[Opening Source extract section]

Repository files navigation

Pure Synthetic Data Generation with a PostgreSQL and Python-based Tool

Description

A lightweight tool written in Python that teams up with PostgreSQL and it's pg_stats view in order to generate fully synthetic data that seem as realistic as possible.

It generates the synthetic data by reading the pg_stats view of PostgreSQL (pg_statistic catalog), more explicitly by reading the most common values, their frequencies in the dataset, the average width of the column values, the number of distinct values etc. The algorithm combines all these values and properties in order to generate fully synthetic data that contain no actual values or fragments of the "real" data at all, but are very similar in the context of the "shape" and the properties of them.

[Closing Source extract section]
[Opening Raw data section]

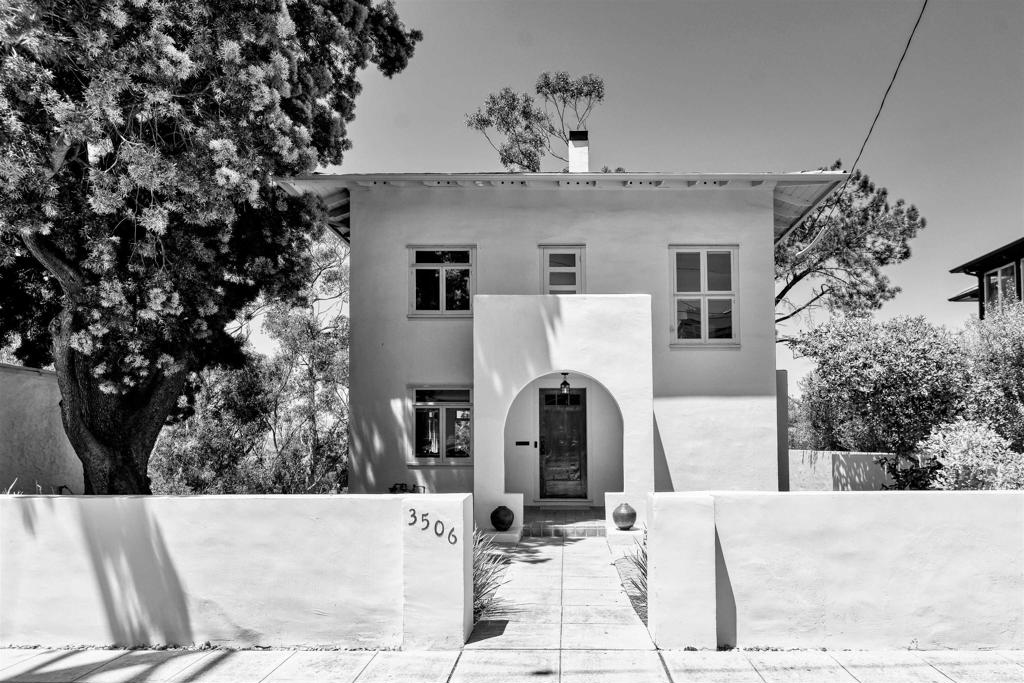 The G.W. Simmons Residence, c. 1909. Offered for the first time in over 45 years, the G.W. Simmons Residence is a landmark of architectural significance and innovation. Designed by Master Architect Irving J. Gill, this seminal work is heralded by Save Our Heritage Organisation (SOHO) as “remarkably... constructed a year or more before the earliest modern movements that would emerge in Europe,” ...a significant precursor to Modern Design and an embodiment of Gill’s visionary philosophy. Nestled on a generous, tree-filled promontory with Canyon and Bay views in the Heart of Bankers Hill’s Historic District, this incredibly special property offers a rare opportunity to live in harmony with nature, where simplicity, serenity, and architectural legacy converge. A once-in-a-generation offering, where less truly is more. Not to be missed.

[Closing Raw data section]

• _Check your understanding_
1 – Rewrite the paragraph of the repository description that begins "It generates the synthetic data by reading" as a bulleted list that keeps its main facts.
2 – From the repository description, list the statistics that the tool is explicitly said to read from the pg_stats view.
3 – Summarize the repository description in two sentences.
The data come from a separate source, not from the repository description.

• _Responses_
1 –
- The tool reads PostgreSQL's pg_stats view (the pg_statistic catalog).
- From it, the tool takes the most common values, their frequencies in the dataset, the average width of the column values, the number of distinct values, and similar properties.
- The algorithm combines these values and properties to generate fully synthetic data.
- The output contains no actual values or fragments of the real data.
- The output closely resembles the real data in shape and properties.

2 –
- The most common values
- The frequencies of those values in the dataset
- The average width of the column values
- The number of distinct values

3 – The project is a lightweight Python tool that works with PostgreSQL's pg_stats view to generate fully synthetic data that look as realistic as possible. It reads statistics such as the most common values, their frequencies, the average column width, and the number of distinct values, then combines them to produce data that contain none of the real values but share the real data's shape and properties.